Going Against The Grain: Ofafa residents’ quest to conquer negative ethnicity.
More than a hundred people
from diverse ethnic and cultural backgrounds on Saturday converged in Thika’s
Ofafa Estate to celebrate decades of living together harmoniously and advocate
for the unity of all tribes in Kenya.
In a luncheon organised to embrace diversity for harmonious
and peaceful coexistence for all, men, women and children from different
communities dined together as a family regardless of the current political
tension in the country.
Samson Njau Kariuki, the convener of the fete and a
businessman at Jamuhuri Market Thika reckoned that ethnic polarisation and
political power struggles had unfortunately culminated in tribal tensions and ethnic
conflicts in some parts of the country each election year.
This he said bore mistrust between neighbours form different
communities and at times social and communal segregation along tribal
lines.
However, he acknowledged the resilience exhibited by Ofafa residents
over the years to prove critics wrong, describing their Ofafa as a close
knit community where neighbours shared everything including, water, food,
schools, hospitals and even intermarried.
“My pride as a resident of Ofafa is that our diverse
political and ethnic differences have never broken the strong bond that has
glued us together for decades. We have always been united by love for one
another and have shared dreams, aspirations and our thirst for growth as
citizens,” said Njau.
Area MP Eng. Patrick Wainaina Wa Jungle, who later joined
the residents, acknowledged the resident’s effort for unity noting that a nation
of socially conscious, ‘tribeless’ and development focused people would always
triumph.
“There is nothing absolutely wrong with our diversity. This
is God’s plan.
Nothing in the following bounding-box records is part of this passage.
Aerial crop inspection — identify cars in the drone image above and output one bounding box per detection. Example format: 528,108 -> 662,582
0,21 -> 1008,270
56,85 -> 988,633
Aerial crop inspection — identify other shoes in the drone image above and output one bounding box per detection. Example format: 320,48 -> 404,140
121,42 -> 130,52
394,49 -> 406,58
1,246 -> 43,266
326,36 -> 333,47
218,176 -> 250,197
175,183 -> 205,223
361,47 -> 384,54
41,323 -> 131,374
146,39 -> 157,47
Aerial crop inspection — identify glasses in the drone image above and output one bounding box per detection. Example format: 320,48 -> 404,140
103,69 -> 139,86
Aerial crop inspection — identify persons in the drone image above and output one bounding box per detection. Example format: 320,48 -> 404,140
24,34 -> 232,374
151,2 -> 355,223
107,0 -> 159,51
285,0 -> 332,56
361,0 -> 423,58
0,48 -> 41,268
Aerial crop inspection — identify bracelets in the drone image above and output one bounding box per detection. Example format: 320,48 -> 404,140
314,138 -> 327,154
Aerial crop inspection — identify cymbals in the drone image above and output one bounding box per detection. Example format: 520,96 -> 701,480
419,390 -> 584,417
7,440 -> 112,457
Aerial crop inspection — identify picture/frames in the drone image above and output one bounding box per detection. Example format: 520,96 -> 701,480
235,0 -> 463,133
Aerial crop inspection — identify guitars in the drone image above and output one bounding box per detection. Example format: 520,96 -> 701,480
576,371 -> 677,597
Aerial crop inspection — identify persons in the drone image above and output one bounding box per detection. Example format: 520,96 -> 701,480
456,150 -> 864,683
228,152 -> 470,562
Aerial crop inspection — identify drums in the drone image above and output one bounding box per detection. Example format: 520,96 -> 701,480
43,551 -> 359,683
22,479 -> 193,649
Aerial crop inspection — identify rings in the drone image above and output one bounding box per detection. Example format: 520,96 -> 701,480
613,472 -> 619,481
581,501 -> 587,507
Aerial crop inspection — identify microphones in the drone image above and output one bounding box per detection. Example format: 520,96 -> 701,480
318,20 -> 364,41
As a people, we need to move beyond the politics of ethnicity
seek ways to use our differences as tools to empower and grow each other,” said
Wainaina.
The first time MP reckoned that ethnic animosity was
triggered by high levels of poverty and this situation could only be overturned
through economic empowerment.
“To cure this vice
once and for all, we need to empower the poor by improving their socio-economic
conditions through carefully designed programmes,” he explained.
Lawrence Omollo, a
descendent of Siaya County, has lived in Starehe Estate for the last 25 years. He
reckons that all his children, who were born in Thika, have known no other
home. He points out that he and the locals have lived as siblings ever since,
sharing all their good and bad times.
“We have lived here
as brothers and sisters for all those years. In fact, my neighbours helped me
raise money for my dowry and actually escorted me to my wife’s rural home in Kisumu
for the ceremony,” says Omollo.
He warned
politicians not to interfere with the lives of the common wananchi as negative politics
really affected their co-existence with their neighbours.
His sentiments were
echoed by Benson Muli and Lilian Awuor Otieno from Machakos County and Kisumu counties
respectively.
Muli, who has been a
resident in the area since the year 2005 recognised the fact that all
communities in Kenya were interdependent on each other and there was no
way any of them could isolate themselves from the rest of the communities.
He dismissed the call by NASA that their supporters boycott products
from certain companies pointing out that this was tantamount to sabotaging the
country’s economy.
“If you tell me to boycott say Bidco products. What are you
trying to say? That those of our kins who work there get fired? That was a very
irresponsible move by NASA and it is tantamount to rendering our people jobless
in the first place,” said Muli.
As for Awuor who has been selling mandazi in a makeshift
structure near the PCEA church in Ofafa Estate for the last eight years,
recalls that recently when she fell ill, it was her neighbours from other ethnicity
who came to her rescue with her children.
She advised her natives in other counties to replicate this
gesture as tribalism never helped anyone.
“My advice to my kins in Nyanza, let’s not be misused by
politicians to create animosity with other tribes. Poverty and hunger knows no
tribe and we suffer the same way people from other tribe do. Let’s not allow
politicians to mess with our lives and those of our children,” said Awuor.